A plan to produce zero-carbon home-grown gas from grass and organic waste will be brought to Cabinet by Minister for Climate Eamon Ryan and Minister for Agriculture Charlie McConalogue.

The National Biomethane Strategy is aiming to give farmers a potentially lucrative way to generate additional income.

It is estimated that biomethane could provide up to 50% of required Irish gas within 15 years.

The strategy is being described as Ireland’s first major policy statement on biomethane and is viewed as an important milestone in the development of an indigenous sector.

Mr McConalogue said he is seeking an Expression of Interest (EOl) call for a Biomethane Capital grant of €40m.

Under the strategy, up to 200 anaerobic digestion plants will be developed in the country.

Decarbonising energy systems is a key part of Irelands Climate Action Plan, and will depend on the roll-out of on and offshore wind and solar energy.

Anaerobic digestion

Anaerobic digestion (AD) is a process that creates biomethane from plant material, animal slurry and food waste.

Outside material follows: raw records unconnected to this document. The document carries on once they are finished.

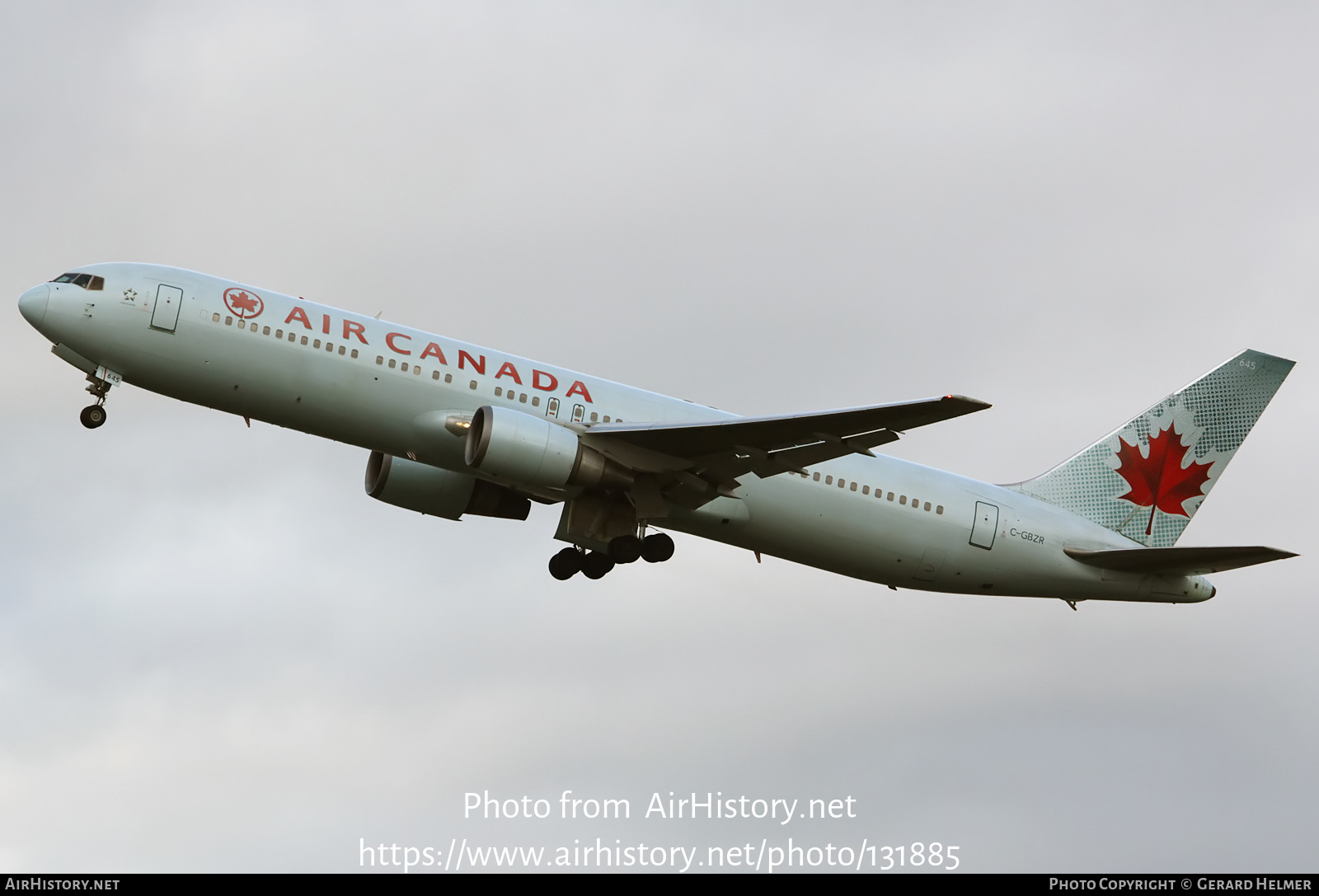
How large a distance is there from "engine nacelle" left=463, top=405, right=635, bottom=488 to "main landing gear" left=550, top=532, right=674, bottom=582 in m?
2.88

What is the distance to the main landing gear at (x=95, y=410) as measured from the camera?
33094 mm

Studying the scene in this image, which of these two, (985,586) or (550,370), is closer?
(550,370)

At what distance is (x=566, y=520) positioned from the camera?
1416 inches

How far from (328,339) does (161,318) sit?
3.61m

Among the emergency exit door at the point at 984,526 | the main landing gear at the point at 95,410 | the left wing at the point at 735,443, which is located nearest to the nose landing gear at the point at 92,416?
the main landing gear at the point at 95,410

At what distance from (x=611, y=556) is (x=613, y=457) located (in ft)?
12.8

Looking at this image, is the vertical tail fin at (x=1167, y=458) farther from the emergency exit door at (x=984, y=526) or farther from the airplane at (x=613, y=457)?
the emergency exit door at (x=984, y=526)

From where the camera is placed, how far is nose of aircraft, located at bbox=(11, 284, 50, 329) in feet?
107

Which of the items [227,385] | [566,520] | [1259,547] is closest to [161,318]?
[227,385]

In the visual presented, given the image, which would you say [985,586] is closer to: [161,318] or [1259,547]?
[1259,547]

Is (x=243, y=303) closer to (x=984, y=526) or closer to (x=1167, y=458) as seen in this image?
(x=984, y=526)

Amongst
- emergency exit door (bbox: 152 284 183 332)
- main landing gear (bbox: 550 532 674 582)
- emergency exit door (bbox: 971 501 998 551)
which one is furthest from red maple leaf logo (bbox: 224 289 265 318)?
emergency exit door (bbox: 971 501 998 551)

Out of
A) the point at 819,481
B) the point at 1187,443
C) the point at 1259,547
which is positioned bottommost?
the point at 1259,547

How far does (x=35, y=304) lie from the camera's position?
3259cm
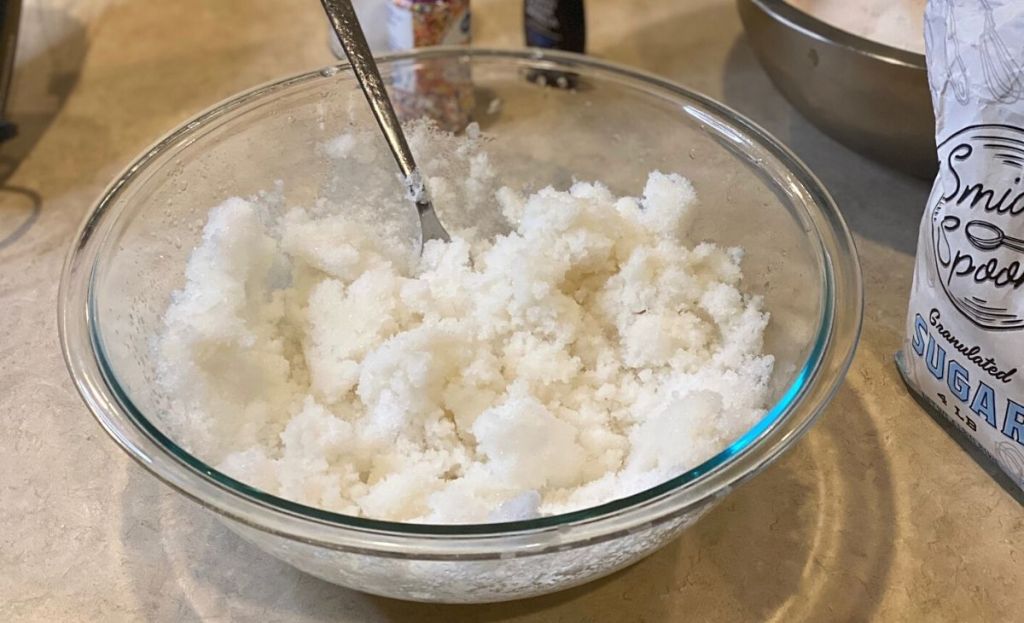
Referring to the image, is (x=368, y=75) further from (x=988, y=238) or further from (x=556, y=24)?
(x=988, y=238)

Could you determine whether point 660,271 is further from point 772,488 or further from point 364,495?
point 364,495

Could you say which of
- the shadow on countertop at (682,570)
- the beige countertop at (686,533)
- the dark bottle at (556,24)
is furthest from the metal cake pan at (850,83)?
the shadow on countertop at (682,570)

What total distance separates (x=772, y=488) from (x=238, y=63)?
3.25 ft

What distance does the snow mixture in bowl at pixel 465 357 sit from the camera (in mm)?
704

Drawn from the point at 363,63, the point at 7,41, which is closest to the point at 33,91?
the point at 7,41

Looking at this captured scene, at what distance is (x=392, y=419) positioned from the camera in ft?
2.45

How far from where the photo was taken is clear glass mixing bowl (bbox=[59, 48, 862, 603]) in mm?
571

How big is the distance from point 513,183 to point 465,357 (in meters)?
0.30

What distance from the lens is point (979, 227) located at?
72cm

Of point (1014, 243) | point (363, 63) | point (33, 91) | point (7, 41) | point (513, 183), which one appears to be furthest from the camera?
point (33, 91)

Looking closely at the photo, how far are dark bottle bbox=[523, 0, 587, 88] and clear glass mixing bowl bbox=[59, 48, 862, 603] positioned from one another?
18 cm

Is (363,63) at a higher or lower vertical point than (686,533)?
higher

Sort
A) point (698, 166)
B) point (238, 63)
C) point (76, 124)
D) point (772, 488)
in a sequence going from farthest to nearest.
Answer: point (238, 63) → point (76, 124) → point (698, 166) → point (772, 488)

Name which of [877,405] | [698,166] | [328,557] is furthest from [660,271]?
[328,557]
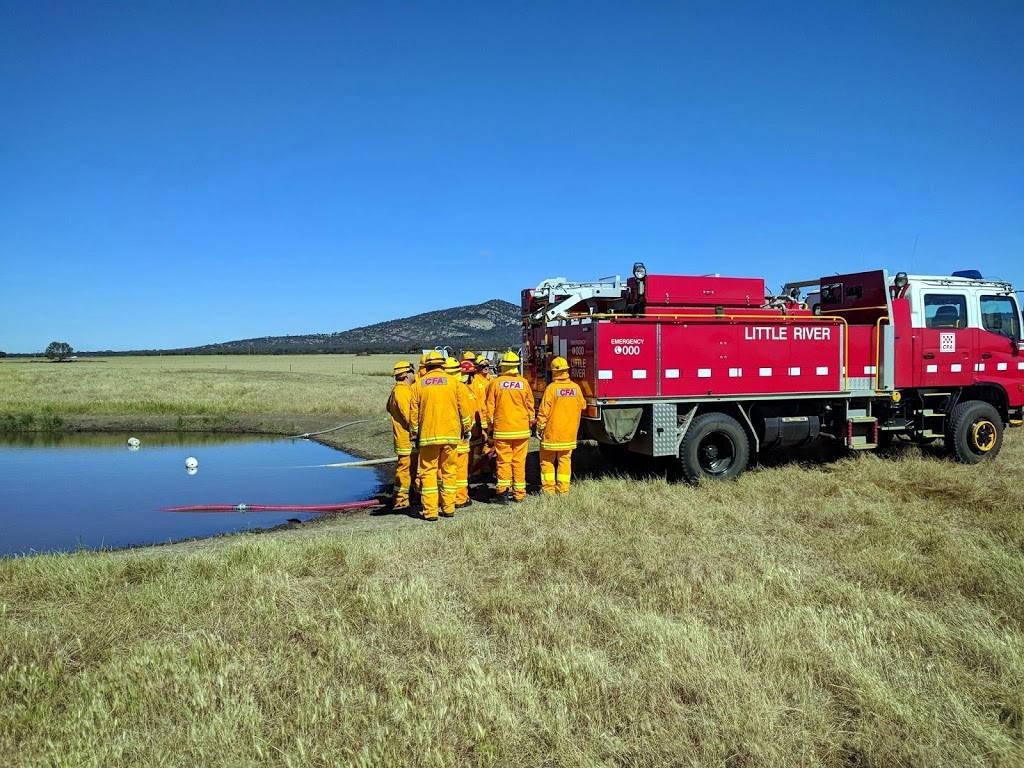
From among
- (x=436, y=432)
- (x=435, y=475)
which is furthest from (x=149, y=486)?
(x=436, y=432)

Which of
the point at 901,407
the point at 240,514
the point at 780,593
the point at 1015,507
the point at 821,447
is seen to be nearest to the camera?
the point at 780,593

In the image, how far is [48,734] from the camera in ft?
12.0

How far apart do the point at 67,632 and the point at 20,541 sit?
16.5 ft

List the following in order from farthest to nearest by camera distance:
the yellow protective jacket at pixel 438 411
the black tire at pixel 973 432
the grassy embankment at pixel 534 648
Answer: the black tire at pixel 973 432 < the yellow protective jacket at pixel 438 411 < the grassy embankment at pixel 534 648

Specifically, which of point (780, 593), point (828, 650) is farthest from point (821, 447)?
point (828, 650)

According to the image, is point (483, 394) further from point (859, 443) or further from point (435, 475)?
point (859, 443)

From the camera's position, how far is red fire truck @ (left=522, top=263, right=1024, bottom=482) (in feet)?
31.1

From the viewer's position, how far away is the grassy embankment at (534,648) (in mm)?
3559

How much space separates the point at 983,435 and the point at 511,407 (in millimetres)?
7901

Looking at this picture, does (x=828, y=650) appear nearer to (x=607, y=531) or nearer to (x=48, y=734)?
(x=607, y=531)

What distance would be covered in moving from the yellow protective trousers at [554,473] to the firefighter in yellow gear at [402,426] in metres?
1.76

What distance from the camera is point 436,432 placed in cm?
838

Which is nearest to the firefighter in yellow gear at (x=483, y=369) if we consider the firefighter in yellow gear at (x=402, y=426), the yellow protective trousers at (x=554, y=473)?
the firefighter in yellow gear at (x=402, y=426)

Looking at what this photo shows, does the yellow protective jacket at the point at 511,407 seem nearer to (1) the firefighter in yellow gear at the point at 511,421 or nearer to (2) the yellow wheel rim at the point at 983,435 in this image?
(1) the firefighter in yellow gear at the point at 511,421
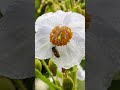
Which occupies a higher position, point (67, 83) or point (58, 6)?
point (58, 6)

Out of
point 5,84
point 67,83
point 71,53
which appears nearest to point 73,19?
point 71,53

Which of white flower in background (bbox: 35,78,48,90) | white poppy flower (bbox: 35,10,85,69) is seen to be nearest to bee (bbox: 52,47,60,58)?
white poppy flower (bbox: 35,10,85,69)

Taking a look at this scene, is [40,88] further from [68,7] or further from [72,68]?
[68,7]

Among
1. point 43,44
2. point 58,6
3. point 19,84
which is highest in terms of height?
point 58,6

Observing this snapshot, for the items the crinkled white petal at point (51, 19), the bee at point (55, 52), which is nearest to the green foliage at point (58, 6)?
the crinkled white petal at point (51, 19)

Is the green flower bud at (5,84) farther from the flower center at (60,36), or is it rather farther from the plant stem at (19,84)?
the flower center at (60,36)

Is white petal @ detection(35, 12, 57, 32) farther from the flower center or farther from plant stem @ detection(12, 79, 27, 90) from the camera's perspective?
plant stem @ detection(12, 79, 27, 90)

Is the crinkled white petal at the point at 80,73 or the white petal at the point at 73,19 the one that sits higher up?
the white petal at the point at 73,19

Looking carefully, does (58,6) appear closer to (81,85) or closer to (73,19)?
(73,19)
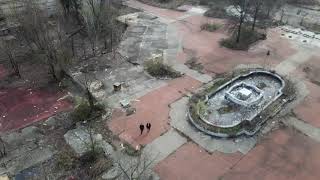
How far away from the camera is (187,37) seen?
3456 cm

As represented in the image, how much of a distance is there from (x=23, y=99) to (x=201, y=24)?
20461mm

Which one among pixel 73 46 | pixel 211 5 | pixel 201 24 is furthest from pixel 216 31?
pixel 73 46

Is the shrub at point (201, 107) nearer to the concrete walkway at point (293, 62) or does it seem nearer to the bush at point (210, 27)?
the concrete walkway at point (293, 62)

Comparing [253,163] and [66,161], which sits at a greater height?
[253,163]

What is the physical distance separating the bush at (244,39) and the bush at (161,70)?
7321mm

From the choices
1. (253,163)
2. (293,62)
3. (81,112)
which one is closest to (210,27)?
(293,62)

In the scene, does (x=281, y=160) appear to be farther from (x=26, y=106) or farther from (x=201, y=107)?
(x=26, y=106)

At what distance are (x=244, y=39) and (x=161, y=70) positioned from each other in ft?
33.0

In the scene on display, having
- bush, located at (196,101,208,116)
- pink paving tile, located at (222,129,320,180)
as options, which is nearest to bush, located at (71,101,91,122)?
bush, located at (196,101,208,116)

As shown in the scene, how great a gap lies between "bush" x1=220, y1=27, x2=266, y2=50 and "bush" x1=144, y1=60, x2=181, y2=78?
24.0ft

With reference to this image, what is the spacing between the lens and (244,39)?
108 feet

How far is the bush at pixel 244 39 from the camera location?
32.1 m

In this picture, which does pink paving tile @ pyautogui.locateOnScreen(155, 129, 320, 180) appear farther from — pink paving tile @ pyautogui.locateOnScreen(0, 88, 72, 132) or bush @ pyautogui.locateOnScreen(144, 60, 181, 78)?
pink paving tile @ pyautogui.locateOnScreen(0, 88, 72, 132)

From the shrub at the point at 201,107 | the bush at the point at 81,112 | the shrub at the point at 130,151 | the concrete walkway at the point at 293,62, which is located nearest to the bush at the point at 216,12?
the concrete walkway at the point at 293,62
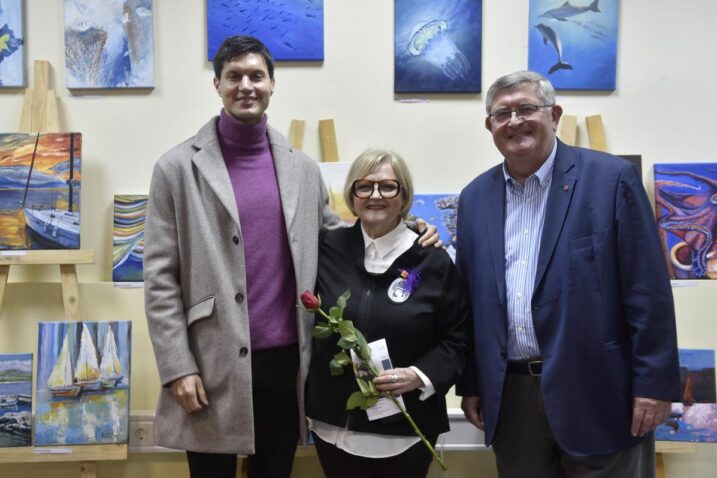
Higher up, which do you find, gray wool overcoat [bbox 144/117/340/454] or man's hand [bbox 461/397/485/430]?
gray wool overcoat [bbox 144/117/340/454]

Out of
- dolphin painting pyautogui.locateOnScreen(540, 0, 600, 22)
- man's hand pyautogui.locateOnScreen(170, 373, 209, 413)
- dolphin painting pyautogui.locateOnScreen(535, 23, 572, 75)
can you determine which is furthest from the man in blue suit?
dolphin painting pyautogui.locateOnScreen(540, 0, 600, 22)

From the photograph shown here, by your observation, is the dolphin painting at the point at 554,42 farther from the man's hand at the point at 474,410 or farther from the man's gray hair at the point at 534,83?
the man's hand at the point at 474,410

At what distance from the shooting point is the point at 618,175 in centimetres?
146

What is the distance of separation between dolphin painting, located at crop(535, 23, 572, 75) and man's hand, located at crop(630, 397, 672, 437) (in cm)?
149

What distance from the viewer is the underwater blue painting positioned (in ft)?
7.70

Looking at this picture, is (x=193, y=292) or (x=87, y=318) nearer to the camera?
(x=193, y=292)

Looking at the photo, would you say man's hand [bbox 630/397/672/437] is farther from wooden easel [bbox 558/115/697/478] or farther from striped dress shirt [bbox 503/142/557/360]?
wooden easel [bbox 558/115/697/478]

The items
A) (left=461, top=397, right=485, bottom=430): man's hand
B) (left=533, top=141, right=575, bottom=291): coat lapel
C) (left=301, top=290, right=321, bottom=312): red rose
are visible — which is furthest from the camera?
(left=461, top=397, right=485, bottom=430): man's hand

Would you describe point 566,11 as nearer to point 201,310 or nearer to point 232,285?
point 232,285

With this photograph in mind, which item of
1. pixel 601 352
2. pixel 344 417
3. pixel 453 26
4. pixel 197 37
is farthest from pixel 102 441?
pixel 453 26

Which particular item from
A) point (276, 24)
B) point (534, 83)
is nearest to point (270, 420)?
point (534, 83)

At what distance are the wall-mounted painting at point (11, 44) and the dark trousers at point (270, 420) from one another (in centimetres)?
181

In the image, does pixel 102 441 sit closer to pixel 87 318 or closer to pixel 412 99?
pixel 87 318

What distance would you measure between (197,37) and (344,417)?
1.79 m
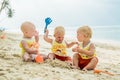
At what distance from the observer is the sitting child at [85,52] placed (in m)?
7.19

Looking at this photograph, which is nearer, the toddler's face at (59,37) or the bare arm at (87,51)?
the bare arm at (87,51)

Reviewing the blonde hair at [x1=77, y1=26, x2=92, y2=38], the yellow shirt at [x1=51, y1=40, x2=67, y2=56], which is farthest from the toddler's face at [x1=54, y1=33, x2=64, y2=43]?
the blonde hair at [x1=77, y1=26, x2=92, y2=38]

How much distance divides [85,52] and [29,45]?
46.9 inches

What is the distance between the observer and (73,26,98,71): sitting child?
283 inches

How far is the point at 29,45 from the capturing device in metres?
7.63

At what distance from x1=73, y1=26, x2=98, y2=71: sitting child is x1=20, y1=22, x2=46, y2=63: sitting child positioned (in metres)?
0.72

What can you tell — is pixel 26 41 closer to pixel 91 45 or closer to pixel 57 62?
pixel 57 62

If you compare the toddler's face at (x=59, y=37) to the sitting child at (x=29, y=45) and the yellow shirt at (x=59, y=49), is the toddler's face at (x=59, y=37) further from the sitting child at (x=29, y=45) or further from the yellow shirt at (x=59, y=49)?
the sitting child at (x=29, y=45)

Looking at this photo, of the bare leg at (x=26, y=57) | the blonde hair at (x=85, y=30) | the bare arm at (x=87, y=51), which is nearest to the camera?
the bare arm at (x=87, y=51)

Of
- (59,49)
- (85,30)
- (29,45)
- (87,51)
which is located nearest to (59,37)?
(59,49)

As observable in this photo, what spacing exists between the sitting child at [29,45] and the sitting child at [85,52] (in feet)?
2.37

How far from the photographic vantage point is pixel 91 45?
7289 millimetres

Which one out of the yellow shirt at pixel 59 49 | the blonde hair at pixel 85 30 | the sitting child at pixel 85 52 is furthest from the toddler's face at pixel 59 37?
the blonde hair at pixel 85 30

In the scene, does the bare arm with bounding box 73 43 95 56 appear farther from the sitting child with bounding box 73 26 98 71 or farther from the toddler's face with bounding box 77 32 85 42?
the toddler's face with bounding box 77 32 85 42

Biomethane is created in anerobic digestion plants and the Climate Action Plan calls for enough plants to create 5.7 terawatt-hours (TWh) by 2030.

That would be equivalent to roughly 10% of Irelands overall yearly gas demand.

Biomethane that is generated can be injected into the gas network, reducing imports and will also provide a potential new income for farmers who can supply grass and slurry to the plants as raw material.

“From an agricultural perspective, benefits will include alternative farm income, availability of digestate reducing fertiliser costs and providing alternative land use options for farmers that choose such diversification,” said Mr McConalogue.

Read More: Govt climate action plan not enough to meet emissions targets – EPA

According to previous analysis from farm research and advisory body Teagasc, the biomethane strategy will have a significant impact on farming in Ireland, and a significant impact on sectoral emissions too.

Teagasc Energy and Rural Development Specialist Barry Caslin said reaching the 5.7TWh goal will need up to 200 AD plants in the country and will need a lot of raw material.

He said: “To meet the biomethane targets an estimated total land area of 120,000 hectares (297,000 acres) will be required to cultivate the necessary silage for AD plants.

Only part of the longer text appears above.